Stated problem
Repeat every record below exactly as written.

>> Begin Material provided

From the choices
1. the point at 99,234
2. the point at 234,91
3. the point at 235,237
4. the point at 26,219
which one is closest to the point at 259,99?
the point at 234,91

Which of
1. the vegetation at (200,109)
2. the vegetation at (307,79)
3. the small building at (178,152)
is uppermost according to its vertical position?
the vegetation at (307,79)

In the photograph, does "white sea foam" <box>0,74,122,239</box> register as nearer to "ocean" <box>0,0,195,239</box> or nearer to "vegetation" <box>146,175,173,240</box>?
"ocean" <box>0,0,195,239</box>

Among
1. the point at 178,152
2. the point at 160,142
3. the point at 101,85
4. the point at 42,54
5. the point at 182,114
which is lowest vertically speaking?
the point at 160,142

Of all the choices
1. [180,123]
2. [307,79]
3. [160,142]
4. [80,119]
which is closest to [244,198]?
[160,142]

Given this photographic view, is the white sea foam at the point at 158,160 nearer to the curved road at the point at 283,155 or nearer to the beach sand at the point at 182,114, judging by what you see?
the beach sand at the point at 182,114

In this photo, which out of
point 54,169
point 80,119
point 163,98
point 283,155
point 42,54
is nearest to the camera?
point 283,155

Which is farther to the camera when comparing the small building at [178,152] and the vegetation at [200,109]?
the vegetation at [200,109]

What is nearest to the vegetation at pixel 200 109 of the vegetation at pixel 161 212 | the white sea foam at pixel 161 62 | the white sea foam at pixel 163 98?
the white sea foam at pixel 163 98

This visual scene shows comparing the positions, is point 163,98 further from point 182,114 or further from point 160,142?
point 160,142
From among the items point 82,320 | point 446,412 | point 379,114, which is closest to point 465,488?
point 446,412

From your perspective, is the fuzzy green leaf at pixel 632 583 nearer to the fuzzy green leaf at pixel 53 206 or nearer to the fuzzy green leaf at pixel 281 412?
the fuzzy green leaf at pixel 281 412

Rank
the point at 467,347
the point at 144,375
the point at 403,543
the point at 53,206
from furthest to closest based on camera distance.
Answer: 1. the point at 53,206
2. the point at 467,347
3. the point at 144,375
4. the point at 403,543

>> End Material provided

The response
From the choices
1. the point at 99,234
2. the point at 234,91
3. the point at 235,237
4. the point at 26,219
which one is closest to the point at 259,99?
the point at 234,91

Which of
1. the vegetation at (200,109)
2. the vegetation at (307,79)
3. the small building at (178,152)
is uppermost according to its vertical position?
the vegetation at (307,79)

In the photograph, does "white sea foam" <box>0,74,122,239</box> register as nearer to "ocean" <box>0,0,195,239</box> or nearer to "vegetation" <box>146,175,173,240</box>?
"ocean" <box>0,0,195,239</box>

Among
1. the point at 178,152
2. the point at 160,142
3. the point at 101,85
4. the point at 42,54
5. the point at 182,114
which is lowest vertically speaking?
the point at 160,142

Of all the choices
1. [180,123]
2. [307,79]
3. [160,142]
4. [80,119]
which is closest to [244,198]?
[160,142]

Given this photographic view, is the white sea foam at the point at 158,160 nearer to the curved road at the point at 283,155 or nearer to the beach sand at the point at 182,114, judging by what you see?
the beach sand at the point at 182,114

In this photo, which out of
point 54,169
point 80,119
point 163,98
point 283,155
point 42,54
is nearest to the camera?
point 283,155

Which is farther to the camera when comparing the small building at [178,152] and the vegetation at [200,109]?
the vegetation at [200,109]

What is nearest to the vegetation at pixel 200 109 of the vegetation at pixel 161 212 | the white sea foam at pixel 161 62 | the white sea foam at pixel 163 98?
the white sea foam at pixel 163 98

This visual scene shows comparing the positions, is point 163,98 further from point 182,114 or further from point 160,142?
point 160,142
From among the items point 82,320 | point 446,412 | point 379,114, which is closest to point 465,488?
point 446,412

From your perspective, is the fuzzy green leaf at pixel 632 583 nearer to the fuzzy green leaf at pixel 53 206 or nearer to the fuzzy green leaf at pixel 281 412?
the fuzzy green leaf at pixel 281 412

Rank
the point at 467,347
the point at 144,375
the point at 403,543
the point at 53,206
from furthest to closest based on camera distance.
Answer: 1. the point at 53,206
2. the point at 467,347
3. the point at 144,375
4. the point at 403,543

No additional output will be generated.